Eu não quero diminuir o primeiro 1º de Maio. É uma data com enorme carga afectiva e política. Mas, e lá vou eu ser desavergonhamente herético, nesse dia quantas pessoas ficaram em casa, e dessas quantas a tremer de medo à espera das mais horrendas coisas? Nos fins dos anos 40, por dever de amizade, fui a algumas festas de Santos populares em Lisboa. A multidão era imensa, corria-se o risco, não pequeno, de ser esmagado, etc. E porque aparecia tanta gente nessas festas? No 1º de Maio, avanço eu, foi a festa, foi a novidade, foi a esperança, foi, coisa mais feia, uma afirmação contra os caídos, o manguito, foi o efeito de agregação que as multidões provocam... Foi tudo isto, talvez.
Durante o PREC, eu dizia que não eram os revolucionários que faziam a Revolução, mas sim a Revolução que fazia os revolucionários. E, nessa linha, muitos dos manifestantes que então apareciam talvez fossem mais operados pelo PREC do que tenham sido, verdadeiramente, seus agentes.
E aqui vos deixo, pela certa, sem grande saudade vossa.

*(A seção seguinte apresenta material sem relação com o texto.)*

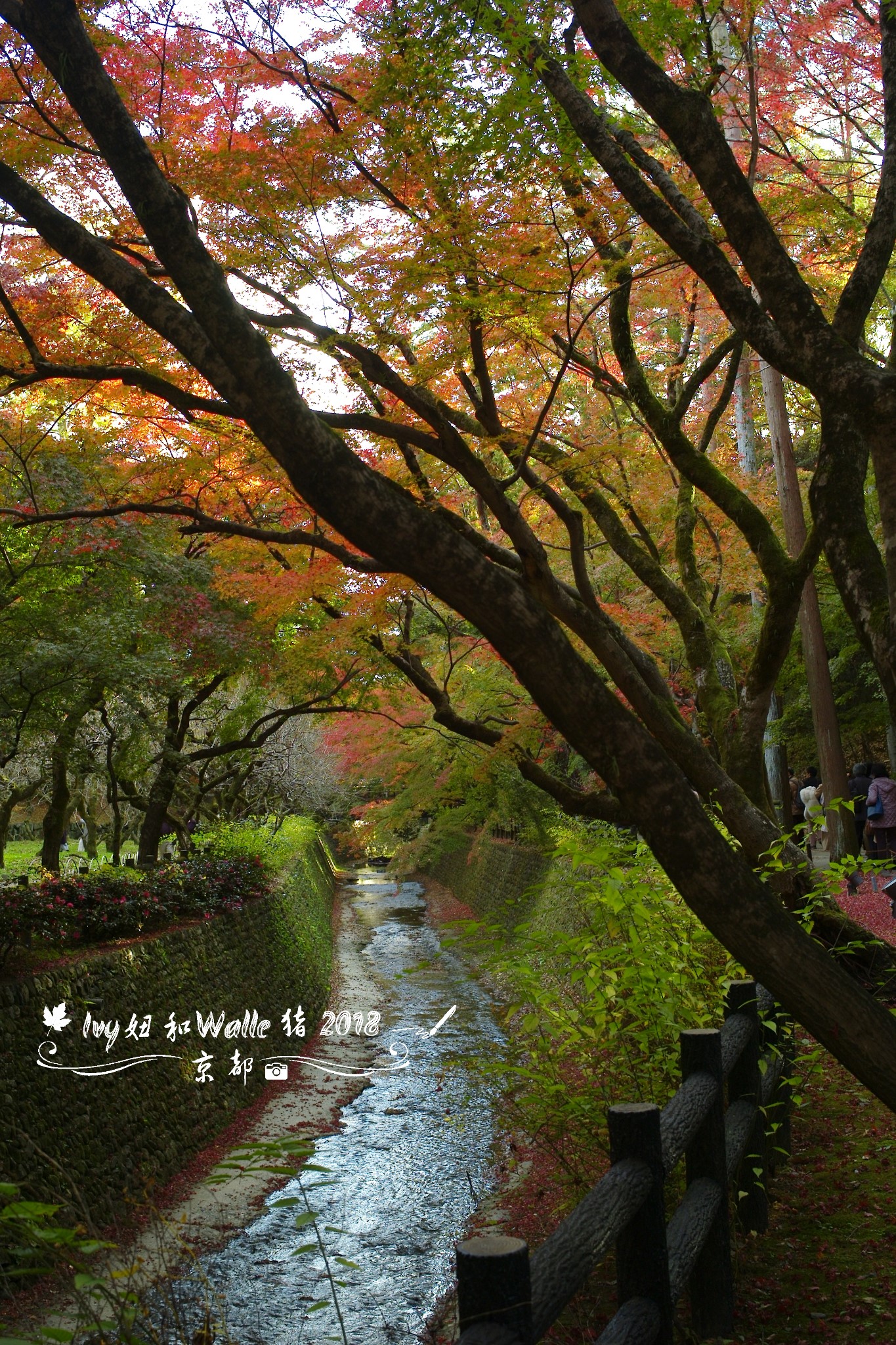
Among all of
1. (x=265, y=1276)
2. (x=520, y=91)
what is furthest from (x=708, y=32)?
(x=265, y=1276)

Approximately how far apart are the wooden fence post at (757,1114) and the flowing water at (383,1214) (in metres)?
1.15

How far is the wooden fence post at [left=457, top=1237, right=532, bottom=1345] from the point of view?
77.4 inches

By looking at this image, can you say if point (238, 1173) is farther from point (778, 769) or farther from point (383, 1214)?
point (778, 769)

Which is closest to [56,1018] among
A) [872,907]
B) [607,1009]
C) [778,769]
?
[607,1009]

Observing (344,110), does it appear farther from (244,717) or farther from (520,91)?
(244,717)

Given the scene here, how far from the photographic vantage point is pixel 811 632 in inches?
492

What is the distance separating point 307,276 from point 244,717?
12.5m

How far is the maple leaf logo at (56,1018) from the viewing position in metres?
7.00

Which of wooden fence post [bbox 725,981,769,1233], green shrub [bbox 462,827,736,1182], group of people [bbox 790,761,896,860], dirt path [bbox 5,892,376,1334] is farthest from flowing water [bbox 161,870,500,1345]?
group of people [bbox 790,761,896,860]

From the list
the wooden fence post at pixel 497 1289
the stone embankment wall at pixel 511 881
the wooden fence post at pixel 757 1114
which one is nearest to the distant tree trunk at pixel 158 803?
the stone embankment wall at pixel 511 881

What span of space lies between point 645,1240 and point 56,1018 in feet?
18.0

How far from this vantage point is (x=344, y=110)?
6930mm

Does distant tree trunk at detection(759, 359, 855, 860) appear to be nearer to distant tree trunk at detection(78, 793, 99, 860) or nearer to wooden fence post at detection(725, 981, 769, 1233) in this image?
wooden fence post at detection(725, 981, 769, 1233)

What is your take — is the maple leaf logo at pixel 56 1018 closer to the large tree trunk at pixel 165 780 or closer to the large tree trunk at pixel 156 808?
the large tree trunk at pixel 165 780
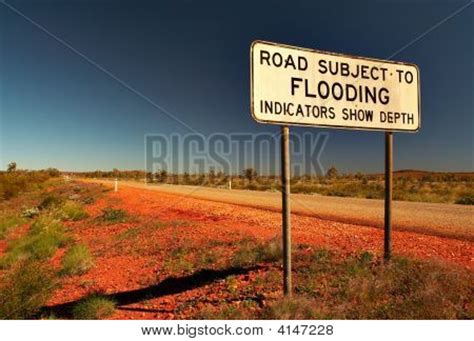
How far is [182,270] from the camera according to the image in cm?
604

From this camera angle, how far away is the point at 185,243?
25.9ft

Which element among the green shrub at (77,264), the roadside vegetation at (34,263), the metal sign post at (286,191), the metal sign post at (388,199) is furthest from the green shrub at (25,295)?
the metal sign post at (388,199)

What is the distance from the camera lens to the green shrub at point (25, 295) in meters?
4.47

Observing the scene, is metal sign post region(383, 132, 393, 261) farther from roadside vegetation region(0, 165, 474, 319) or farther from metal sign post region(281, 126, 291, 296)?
metal sign post region(281, 126, 291, 296)

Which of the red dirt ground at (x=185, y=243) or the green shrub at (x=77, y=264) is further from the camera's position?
the green shrub at (x=77, y=264)

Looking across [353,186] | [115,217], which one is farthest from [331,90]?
[353,186]

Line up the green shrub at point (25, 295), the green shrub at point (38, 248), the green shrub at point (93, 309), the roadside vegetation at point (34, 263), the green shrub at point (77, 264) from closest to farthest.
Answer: the green shrub at point (93, 309)
the green shrub at point (25, 295)
the roadside vegetation at point (34, 263)
the green shrub at point (77, 264)
the green shrub at point (38, 248)

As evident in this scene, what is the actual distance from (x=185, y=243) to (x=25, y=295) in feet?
11.4

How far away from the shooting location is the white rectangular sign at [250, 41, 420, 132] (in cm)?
376

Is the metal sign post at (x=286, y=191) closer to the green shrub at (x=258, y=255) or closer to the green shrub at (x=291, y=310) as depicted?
the green shrub at (x=291, y=310)

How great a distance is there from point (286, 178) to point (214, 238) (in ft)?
15.5

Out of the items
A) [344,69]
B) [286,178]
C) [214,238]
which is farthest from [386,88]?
[214,238]

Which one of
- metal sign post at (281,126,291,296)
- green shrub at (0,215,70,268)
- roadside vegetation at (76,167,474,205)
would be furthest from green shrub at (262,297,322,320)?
roadside vegetation at (76,167,474,205)

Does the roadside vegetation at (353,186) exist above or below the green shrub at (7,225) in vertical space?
above
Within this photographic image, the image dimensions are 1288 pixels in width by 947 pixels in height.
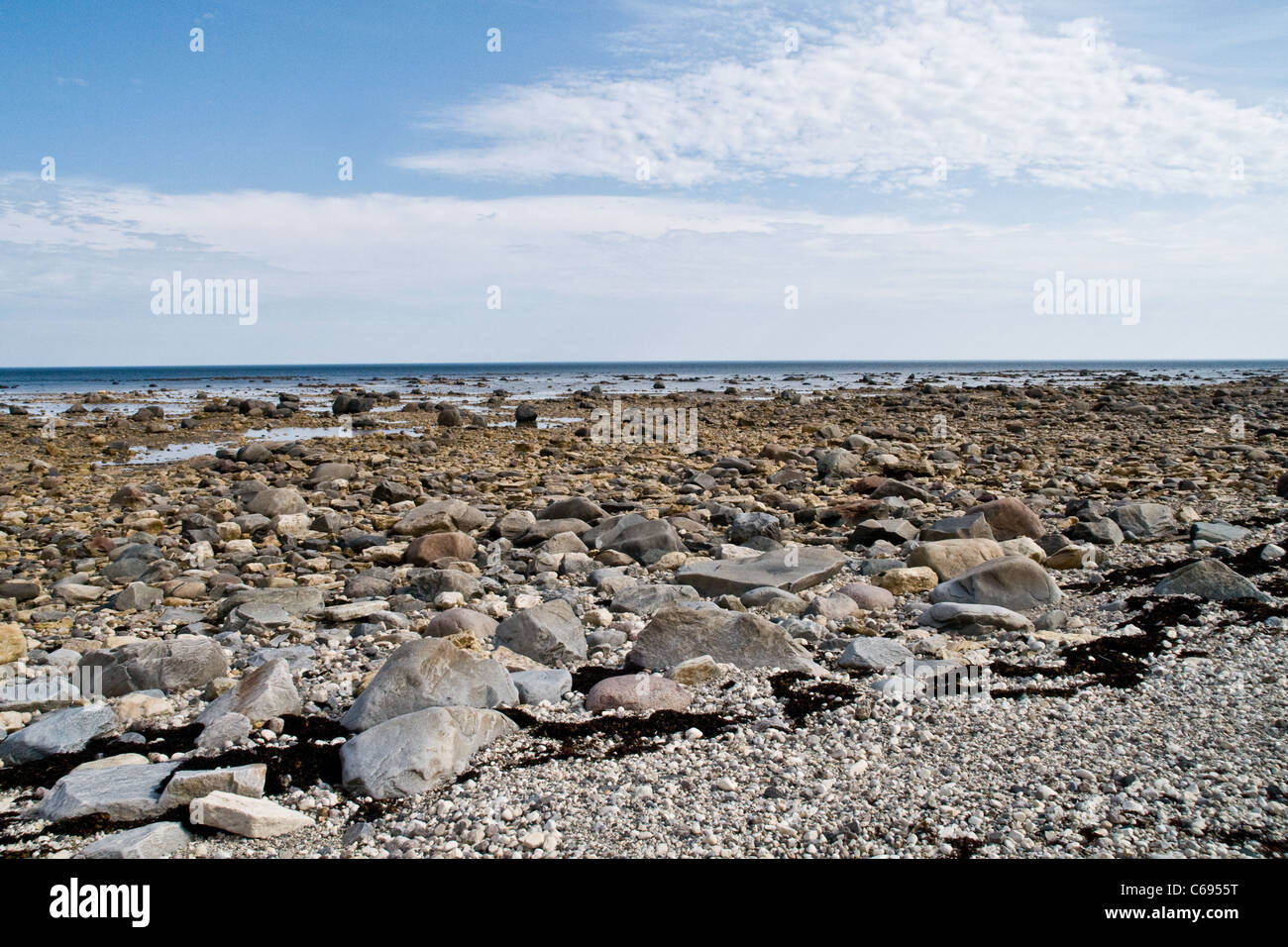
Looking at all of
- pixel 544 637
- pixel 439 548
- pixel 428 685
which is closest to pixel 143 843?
pixel 428 685

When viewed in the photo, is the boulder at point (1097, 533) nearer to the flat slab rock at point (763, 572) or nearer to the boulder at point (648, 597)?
the flat slab rock at point (763, 572)

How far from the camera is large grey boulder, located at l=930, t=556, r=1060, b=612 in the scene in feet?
21.3

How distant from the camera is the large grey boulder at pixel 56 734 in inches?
169

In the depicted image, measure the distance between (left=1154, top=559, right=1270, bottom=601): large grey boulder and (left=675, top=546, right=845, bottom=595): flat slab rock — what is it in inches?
99.3

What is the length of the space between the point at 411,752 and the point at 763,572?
4.09 m

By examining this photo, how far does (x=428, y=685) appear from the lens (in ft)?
15.1

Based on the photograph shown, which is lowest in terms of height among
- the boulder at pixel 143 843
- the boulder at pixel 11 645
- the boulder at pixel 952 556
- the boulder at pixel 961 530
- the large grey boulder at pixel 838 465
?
the boulder at pixel 143 843

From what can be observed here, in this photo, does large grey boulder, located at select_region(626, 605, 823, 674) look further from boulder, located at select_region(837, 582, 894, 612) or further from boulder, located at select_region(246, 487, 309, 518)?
boulder, located at select_region(246, 487, 309, 518)

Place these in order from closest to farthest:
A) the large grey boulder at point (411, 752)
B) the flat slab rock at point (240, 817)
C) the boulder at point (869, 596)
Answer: the flat slab rock at point (240, 817)
the large grey boulder at point (411, 752)
the boulder at point (869, 596)

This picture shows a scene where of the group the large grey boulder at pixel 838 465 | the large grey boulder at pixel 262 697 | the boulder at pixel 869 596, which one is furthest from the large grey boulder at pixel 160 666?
the large grey boulder at pixel 838 465

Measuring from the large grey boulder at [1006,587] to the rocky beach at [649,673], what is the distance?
23mm

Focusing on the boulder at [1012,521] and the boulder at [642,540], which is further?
the boulder at [1012,521]

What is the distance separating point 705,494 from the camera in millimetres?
12438

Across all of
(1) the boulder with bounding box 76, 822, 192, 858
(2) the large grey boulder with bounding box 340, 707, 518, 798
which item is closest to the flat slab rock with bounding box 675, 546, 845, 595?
(2) the large grey boulder with bounding box 340, 707, 518, 798
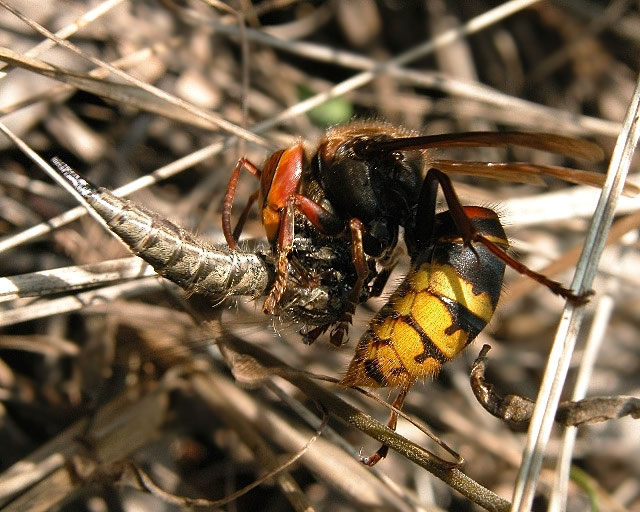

José Meireles Graça disse...

José de Sousa:
Não sou dono do blogue e por isso não tenho que alvitrar em casa alheia, mas mesmo assim arrisco: Por mim, pode aparecer, porque o li com gosto.

Anónimo disse...

Repito por falta do nome de que peço desculpa

Obrigado, JMG. Pode oferecer a casa da Joana sem risco, que ela não a fechará. Com a sua generosidade em relação à minha prosa, fez-me lembrar uma história. Atenção, história que não o retrata.
O Victor Hugo era um homem muito avarento e, num tempo em que esteve afastado de França (Napoléon le Petit) e gozando da hospedagem duma senhora qualquer, acedeu em receber o Magalhães Lima.
A questão da pena de morte contou para essa "recepção". O Magalhães Lima apareceu e durante toda a conversa salivou por um livro do Hugo, oferecido e dedicado por esse mesmo Victor Hugo. O livro não apareceu, mas quando o acompanhou, à saída da casa, Hugo arranca uma rosa do jardim que não era dele e ofereceu-a a Magalhães Lima. Não trouxe, pois, um livro do Victor Hugo, trouxe uma rosa da senhora que o hospedava.